Voilà comment le cabinet recrute à la fois pour l'avoué et pour l'étude. Ces merveilleux résultats sont dus à la faconde moelleuse de l'officier ministériel. On voit que le don de la parole est une des qualités essentielles de l'avoué de Paris, et que le talent de la causerie ne lui est pas moins nécessaire qu'au coiffeur qui travaille en ville.
Du reste, une ou deux heures pour la réception des clients, un quart d'heure pour les signatures, une demi-heure de conférence avec le maître-clerc, telle est la journée officielle de l'avoué. Je ne sais pas s'il faut y compter trois quarts d'heure pour la lecture des journaux.
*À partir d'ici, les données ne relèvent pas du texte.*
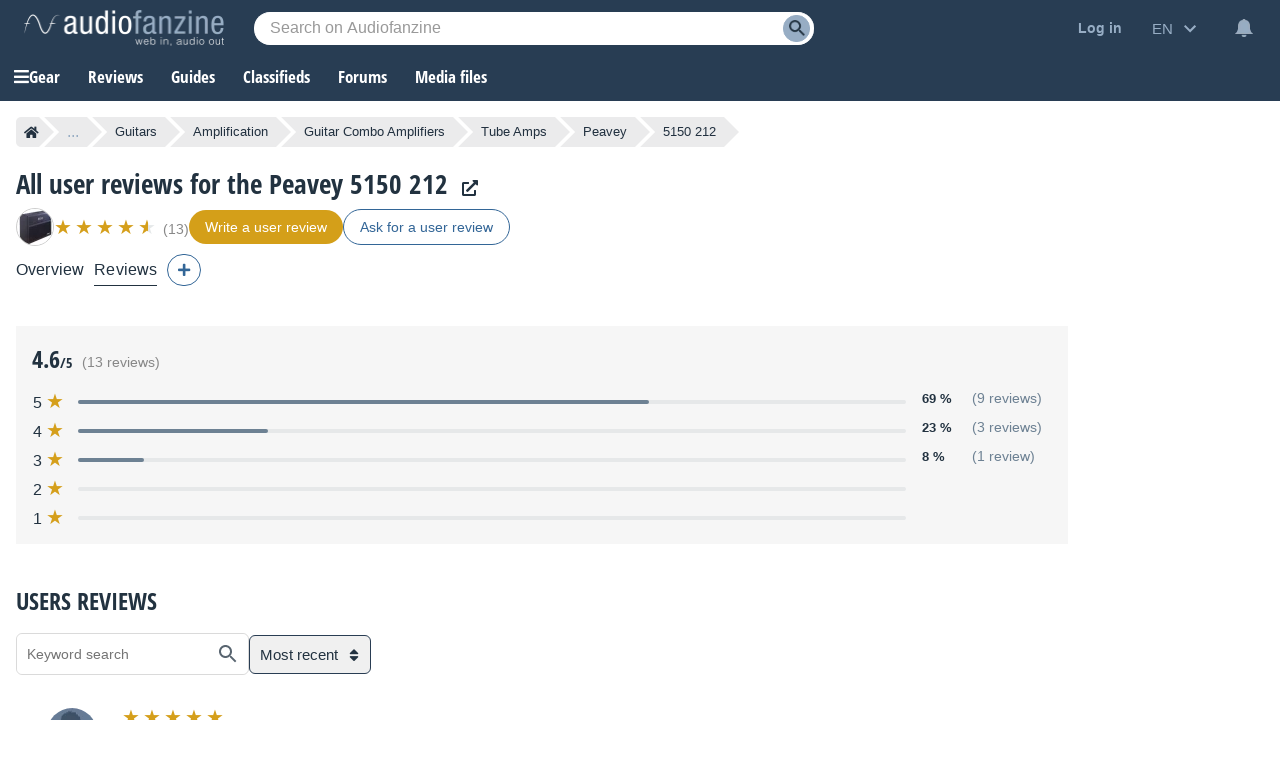

--- FILE ---
content_type: text/html; charset=utf-8
request_url: https://www.google.com/recaptcha/api2/aframe
body_size: 267
content:
<!DOCTYPE HTML><html><head><meta http-equiv="content-type" content="text/html; charset=UTF-8"></head><body><script nonce="3SfFENTRzGIJxroMNUnV-g">/** Anti-fraud and anti-abuse applications only. See google.com/recaptcha */ try{var clients={'sodar':'https://pagead2.googlesyndication.com/pagead/sodar?'};window.addEventListener("message",function(a){try{if(a.source===window.parent){var b=JSON.parse(a.data);var c=clients[b['id']];if(c){var d=document.createElement('img');d.src=c+b['params']+'&rc='+(localStorage.getItem("rc::a")?sessionStorage.getItem("rc::b"):"");window.document.body.appendChild(d);sessionStorage.setItem("rc::e",parseInt(sessionStorage.getItem("rc::e")||0)+1);localStorage.setItem("rc::h",'1768791744174');}}}catch(b){}});window.parent.postMessage("_grecaptcha_ready", "*");}catch(b){}</script></body></html>

--- FILE ---
content_type: application/javascript; charset=utf-8
request_url: https://fundingchoicesmessages.google.com/f/AGSKWxX-jv-6j3iZEsMprmoCUVrUCn8YScxurvyp-4G8sYizy3vN6pYX7PCGSj_o7n8CBJIMDXxcRW4ANOLump0o9bRRNCu-BVcdU_v8veQOcrsSuGcDjRyoGTAjIYyTW6wje69ZaPK0KDGA2JFcF4z77YFHlvKD2Jxq5-LxR4JAUGfNlI8ETMxcYyaMo0NP/_/live_ad.&ad_revenue=-468-60-/AdsAjaxRefresh./750x100.
body_size: -1289
content:
window['b4cbc50e-61b3-4ad7-b759-9b0d8a57fb09'] = true;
L'avoué de Paris est abonné au Siècle ou à la Presse, selon sa nuance à cause du rabais; au Droit ou à la Gazette des Tribunaux, à cause de la spécialité, et aux Petites Affiches, à cause des annonces; il reçoit l'Estafette et les Affiches Parisiennes en sa qualité d'actionnaire.
Tout sombre et anti-épicurien qu'il paraisse, l'avoué de Paris n'est cependant pas un ennemi systématique des divertissements du monde; il donne quelquefois l'hospitalité aux raouts dans ses appartements, et installe le quadrille et la valse sous les girandoles de son salon. Mais l'ongle de l'homme du palais perce toujours sous le gant blanc de l'amphitryon: chez l'avoué, le plaisir calcule, et le bal est encore un hameçon. C'est un prétexte de politesses à faire mensuellement, sous forme d'invitation, aux avocats dont on exploite la confraternité, et aux magistrats dont on choie la connaissance; l'avoué invite même à ses réunions ses principaux clients, qui s'empressent de venir y tremper leurs lèvres dans le verre d'eau dont ils ont eux-mêmes fourni le sucre, et tournoyer au son de l'orchestre dont ils paient les violons.
Ces bals, le croira-t-on, sont l'effroi des clercs de l'étude, qui voient arriver cette nuit de délices avec plus de terreur encore qu'une nuit de garde civique. C'est que pour eux la corvée de l'étude passe alors pour quelques heures dans le salon! L'avoué les a chargés de recruter le plus de danseurs possible, et c'est à ces danseurs étrangers qu'appartiennent de droit les belles et aimables danseuses. Quant aux clercs de l'étude, le patron, en vertu des droits qu'il a sur eux, les commet d'office pour servir de cavaliers aux vieilles présidentes, aux avocates sur le retour, aux clientes à leur automne, en un mot à toutes les prétentions surannées qui convoitent l'agitation du quadrille, et que la charité chrétienne peut seule exempter du désagrément de faire tapisserie. Les infortunés clercs traînent toute la nuit le boulet de ces rigaudons forcés. Galériens du bal, ils ne sont jamais libérés avant cinq heures du matin.
On voit par tout ce qui vient d'être dit sur la distribution de sa journée, que l'avoué joue le rôle d'un agent d'affaires plutôt que celui d'un véritable avoué. L'étude n'est qu'un accessoire, sinon dans son budget, du moins dans la distribution de son travail personnel. Voici comment cette étude est gérée à côté, ou plutôt en dehors du patron.
La direction appartient au premier clerc qui est plus avoué que l'avoué lui-même. Le second clerc fait la procédure d'après les instructions de son supérieur immédiat. Le troisième clerc fait ce qu'on appelle le palais. C'est lui qui fait viser les dossiers au greffe, qui fait inscrire les causes au rôle, qui répond à l'appel de l'audience, sollicite des remises, etc. Il est aussi l'intermédiaire obligé entre l'étude et les avocats. C'est, en un mot, l'ambassadeur de l'avoué près le Palais-de-Justice.
Au quatrième rang viennent un ou plusieurs étudiants en droit, à qui leurs parents ont bien recommandé de travailler chez un avoué, tant pour occuper leurs courts loisirs que pour se fortifier dans le droit et la procédure. Ces clercs amateurs ne sont pas payés, et ils en donnent à l'avoué pour son argent. Leur travail à l'étude consiste à faire des vaudevilles qui seront refusés aux Folies-Dramatiques, ou des lettres d'amour qui souvent obtiennent le même succès auprès des modistes du coin.
Reste le dernier clerc, qu'on appelle dans le monde profane saute-ruisseau, et que, dans la langue technique, on nomme le petit-clerc. Celui-là est chargé des courses de l'étude. C'est ordinairement un enfant de quinze à dix-huit ans; mais quelquefois il est grand garçon, bien qu'il s'appelle petit-clerc. J'ai connu un petit-clerc qui n'avait pas moins de trente ans.
Une étude d'avoué rapporte à Paris de vingt-cinq mille à quatre-vingt mille francs; la moyenne du produit net serait à peu près de cinquante mille francs.